Per i nostri dischi di fine anno abbiamo deciso di affidarci non solo al nostro staff ma anche a persone molto vicine a Riserva Indie per spirito, sensibilità e indipendenza. Ecco le scelte di Marco Valenti, curatore della fanzine Tritacarne, responsabile di Toten Schwan Records e persona molto attenta alle sonorità estreme, sperimentali e "altre" prodotte nel nostro belpaese.

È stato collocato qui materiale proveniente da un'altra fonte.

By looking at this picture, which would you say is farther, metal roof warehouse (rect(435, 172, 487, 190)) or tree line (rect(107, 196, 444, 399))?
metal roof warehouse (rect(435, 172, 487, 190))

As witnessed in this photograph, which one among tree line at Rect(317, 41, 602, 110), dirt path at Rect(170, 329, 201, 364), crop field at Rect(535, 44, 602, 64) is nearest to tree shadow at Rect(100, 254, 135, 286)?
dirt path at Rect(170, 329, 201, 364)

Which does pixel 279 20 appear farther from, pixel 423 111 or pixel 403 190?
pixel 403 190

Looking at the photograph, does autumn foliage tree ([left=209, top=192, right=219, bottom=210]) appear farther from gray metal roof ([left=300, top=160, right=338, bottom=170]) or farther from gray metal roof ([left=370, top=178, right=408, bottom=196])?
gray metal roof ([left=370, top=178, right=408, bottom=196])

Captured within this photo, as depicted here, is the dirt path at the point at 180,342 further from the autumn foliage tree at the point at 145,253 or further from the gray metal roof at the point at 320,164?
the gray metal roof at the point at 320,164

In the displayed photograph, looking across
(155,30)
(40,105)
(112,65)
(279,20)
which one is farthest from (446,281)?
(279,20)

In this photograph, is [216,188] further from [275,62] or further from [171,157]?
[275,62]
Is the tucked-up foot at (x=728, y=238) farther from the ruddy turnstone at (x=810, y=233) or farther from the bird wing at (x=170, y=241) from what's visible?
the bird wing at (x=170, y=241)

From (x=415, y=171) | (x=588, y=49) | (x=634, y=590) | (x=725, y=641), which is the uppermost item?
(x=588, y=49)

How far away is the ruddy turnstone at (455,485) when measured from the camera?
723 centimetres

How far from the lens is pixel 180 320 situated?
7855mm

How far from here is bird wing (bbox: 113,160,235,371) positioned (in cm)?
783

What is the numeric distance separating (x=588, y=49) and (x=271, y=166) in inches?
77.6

Ciao Mau. Per la playlist di fine anno non è stato facile, sono uscite cose che mi sono piaciute e che ovviamente ho realizzato (a volte anche solo in minima parte) per Toten, ma era impossibile (ed anche ingiusto) posizionarle nella classifica. Ho tentennato un po' con il disco dei Putan Club che secondo me meritava di entrarvi per via della portata “storica” della cosa, ma poi ho preferito evitare fraintendimenti e facili attacchi eliminandolo. Questi che seguono sono quelli che più di altri sono stati in alta rotazione nello stereo di casa. Non c'è un ordine logico, te li ho messi in ordine alfabetico per autore, senza fare torti a nessuno anche perché ogni disco ha la sua importanza che è legata anche al momento in cui l'ho ascoltato. Eccoli.
001.AFFRANTI
“LA PAURA PIU' GRANDE”
[burning bungalow]
hardcore emozionale dal ponente ligure con una dirompente carica di aggressività ed intelligenza per un grido di ribellione che in tanti paventano ma che in pochi attuano, quando la disillusione diventa consapevolezza è il momento di dare voce agli affranti e all'importanza delle parole.
002.BOLOGNA VIOLENTA
“CORTINA”
[dischi bervisti]
non c'è bisogno di una distesa di pedali, volumi stratosferici, effettistica varia e manipolazioni in sede di mastering, basta molto meno per fare male e far pensare che la musica “estrema” ha bisogno di cuore, cervello [e un violino] e non di farsi bella perdendosi dietro ai cliché.
003.CUT
“SECOND SKIN”
[dischi bervisti]
sono passati venti anni dal primo disco ma la loro “seconda pelle” manda in culo la carta di identità e l'ufficio anagrafe, freschezza e padronanza del proprio strumento sono il viatico migliore per invecchiare con dignità e rispetto.
004.ELECTRIC KURU
“ZUGUNRUHE”
[di.notte]
neotribalismi herzoghiani e rituali sciamanici che creano un parallelo tra i Popol Vuh e un certo modo di estremismo musicale unendo la carnalità degli strumenti acustici e a fiato con l'energia dirompente di quelli elettrici, un mantra che apre strade lisergiche da percorrere e ripercorrere.
005.EUROPEAN GHOST
“PALE AND SICK”
[unknown pleasures]
postpunk? electrodark? industrial? non saprei, scegliete voi la definizione... di certo ci sono decadenza, attitudine, claustrofobia, profondità ed acume nella stesura dei testi, e sound dal respiro internazionale. serve altro per capire che è il momento di comprare il disco?
006.HARAM
“LO SGRETOLAMENTO”
[autoprodotto]
decostruzione e distruzione del suono convenzionale rivedono il concetto di musica in senso tradizionale, avanguardia estremista frutto di una follia ragionata da parte di chi vede cose che non noi possiamo percepire e cerca di renderle concrete sotto forma di suoni.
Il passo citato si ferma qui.